Binance Hacker Bounty – A Cryptocurrency Exchange Doing Everything Right.

A $250,000 reward is quite a statement.  While in a perfect world, any organization handling millions of dollars per day in transactions would have military-grade security, the Binance Hacker Bounty is the next best thing.  To give credit where credit is due, Binance stopped the well-orchestrated attempted theft without a single cryptocoin being stolen.  A standing reward of $250,000 is an excellent deterrent against future cryptoexchange hacks.

The Binance hacker bounty, announced back on March 11th,  sends a strong message; don’t mess with us.  Anybody planning such a hack will be looking over his shoulder wondering if any of his partners in crime will turn him in.  Heck, I can see a bounty hunter setting up hackers for the fall by planing the whole thing and recruiting his team — only to them all in and claim his $250,000 reward.

A Hong Kong-based cryptocurrency exchange stung by hackers earlier this month doesn’t appear to be taking the attack lightly.

Going beyond the $250,000 already pledged, Binance has set aside an additional to $10 million in cryptocoin to pay awards in the future.  This ongoing Binance hacker bounty could be seen as an insurance policy in its own right.

“Even though the hacking attempt against Binance on March 7th was not successful, it was clear it was a large-scale, organized effort,” Binance said. “This needs to be addressed.”

 “As in a football match, you can’t just play defense,” said a post on Binance CEO Changpeng Zhao’s Twitter account.

The standing Binance hacker bounty will be paid in Binance Coin (BNB). BNB has a market capitalization of $826 million, making it a cryptocoin to be respected – and accepted. By comparison, Bitcoin, the largest and most well-known digital currency, has a market value of about $162 billion.

While the company said no funds were stolen, it said that hackers “accumulated user account credentials over a long period of time” and that there were phishing attacks going back to January and February. “Many users fell for these traps and phishing attempts,” it said.

While plenty of online crypto exchanges have formed in recent years as prices for digital currencies have skyrocketed, the platforms bear little resemblance to the well-financed, better-regulated venues that enable investors to buy and sell stocks, bonds and commodities.

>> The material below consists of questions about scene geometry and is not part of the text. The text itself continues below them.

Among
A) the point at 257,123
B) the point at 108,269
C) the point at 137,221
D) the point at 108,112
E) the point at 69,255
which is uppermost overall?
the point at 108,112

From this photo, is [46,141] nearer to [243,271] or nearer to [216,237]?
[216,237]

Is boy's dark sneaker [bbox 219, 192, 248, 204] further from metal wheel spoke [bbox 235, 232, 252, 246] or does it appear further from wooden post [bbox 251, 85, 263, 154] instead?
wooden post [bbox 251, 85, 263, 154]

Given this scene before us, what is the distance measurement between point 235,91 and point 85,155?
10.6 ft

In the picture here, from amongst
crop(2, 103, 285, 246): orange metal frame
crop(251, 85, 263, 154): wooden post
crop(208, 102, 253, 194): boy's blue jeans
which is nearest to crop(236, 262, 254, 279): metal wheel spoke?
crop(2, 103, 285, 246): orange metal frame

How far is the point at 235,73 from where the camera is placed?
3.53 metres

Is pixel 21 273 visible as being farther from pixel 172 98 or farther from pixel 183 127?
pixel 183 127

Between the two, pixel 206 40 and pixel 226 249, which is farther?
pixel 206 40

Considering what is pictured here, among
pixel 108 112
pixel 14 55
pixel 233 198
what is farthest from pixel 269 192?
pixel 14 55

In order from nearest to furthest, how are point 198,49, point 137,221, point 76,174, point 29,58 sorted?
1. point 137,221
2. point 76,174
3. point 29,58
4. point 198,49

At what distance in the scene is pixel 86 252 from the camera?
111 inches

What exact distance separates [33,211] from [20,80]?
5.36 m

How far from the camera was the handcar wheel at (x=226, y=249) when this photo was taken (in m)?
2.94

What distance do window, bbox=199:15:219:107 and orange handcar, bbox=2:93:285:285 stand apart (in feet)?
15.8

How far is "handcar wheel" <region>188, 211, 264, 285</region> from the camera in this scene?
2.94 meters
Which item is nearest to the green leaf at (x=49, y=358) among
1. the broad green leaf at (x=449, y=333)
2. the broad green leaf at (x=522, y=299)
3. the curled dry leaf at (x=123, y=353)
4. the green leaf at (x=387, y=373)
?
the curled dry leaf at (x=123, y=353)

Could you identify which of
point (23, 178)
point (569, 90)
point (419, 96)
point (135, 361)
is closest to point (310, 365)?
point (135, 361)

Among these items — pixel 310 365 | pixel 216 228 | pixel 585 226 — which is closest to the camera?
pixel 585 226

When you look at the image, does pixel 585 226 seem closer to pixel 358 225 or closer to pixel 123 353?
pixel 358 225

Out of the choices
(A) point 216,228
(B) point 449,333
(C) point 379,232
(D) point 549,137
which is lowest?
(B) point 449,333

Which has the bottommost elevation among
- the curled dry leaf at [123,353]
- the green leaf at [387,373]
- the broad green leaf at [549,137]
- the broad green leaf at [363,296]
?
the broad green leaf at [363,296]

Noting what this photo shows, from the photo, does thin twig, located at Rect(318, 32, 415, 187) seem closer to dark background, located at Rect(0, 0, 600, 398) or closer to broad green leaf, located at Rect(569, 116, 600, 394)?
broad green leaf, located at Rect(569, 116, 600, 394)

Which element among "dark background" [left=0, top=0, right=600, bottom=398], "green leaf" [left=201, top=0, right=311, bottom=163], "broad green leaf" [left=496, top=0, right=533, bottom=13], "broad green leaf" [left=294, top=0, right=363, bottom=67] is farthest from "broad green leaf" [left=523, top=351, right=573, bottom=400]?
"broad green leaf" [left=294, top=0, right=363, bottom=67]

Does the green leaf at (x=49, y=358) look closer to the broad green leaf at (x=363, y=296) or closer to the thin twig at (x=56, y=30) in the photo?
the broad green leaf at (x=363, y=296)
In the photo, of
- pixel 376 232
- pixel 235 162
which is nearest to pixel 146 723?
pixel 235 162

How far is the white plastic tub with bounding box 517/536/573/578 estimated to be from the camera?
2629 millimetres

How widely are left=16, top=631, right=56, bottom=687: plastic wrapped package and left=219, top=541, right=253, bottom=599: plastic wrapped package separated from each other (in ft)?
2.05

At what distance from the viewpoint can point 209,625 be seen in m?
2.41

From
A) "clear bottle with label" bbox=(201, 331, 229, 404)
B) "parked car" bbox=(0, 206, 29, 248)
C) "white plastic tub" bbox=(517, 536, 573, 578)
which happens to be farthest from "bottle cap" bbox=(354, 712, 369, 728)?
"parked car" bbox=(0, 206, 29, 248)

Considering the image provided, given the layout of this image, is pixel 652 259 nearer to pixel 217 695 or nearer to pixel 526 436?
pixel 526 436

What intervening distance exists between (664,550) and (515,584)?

The Binance incident is the latest in a string of issues on cryptocurrency exchanges that have spotlighted the risks to users. A large Japanese exchange, Coincheck,was hacked in January, losing about $530 million in customer funds. A small Italian exchange, BitGrail, was hacked in February, with the attacker stealing about $170 million worth of a little-known cryptocurrency called nano. Since 2014, exchange hacks have cost investors about $1.4 billion.

As Crypto Capers staff writer Nat Roth pointed out some weeks ago, crypto exchanges need to have the same level of security and respect as any online bank or stock trading company.   That’s when hackers CAN’T succeed at a cryptocoin heist and won’t even think of trying.  In turn,this will make something like the Binance Hacker Bounty unnecessary.

As of now Binance has yet to pay any rewards.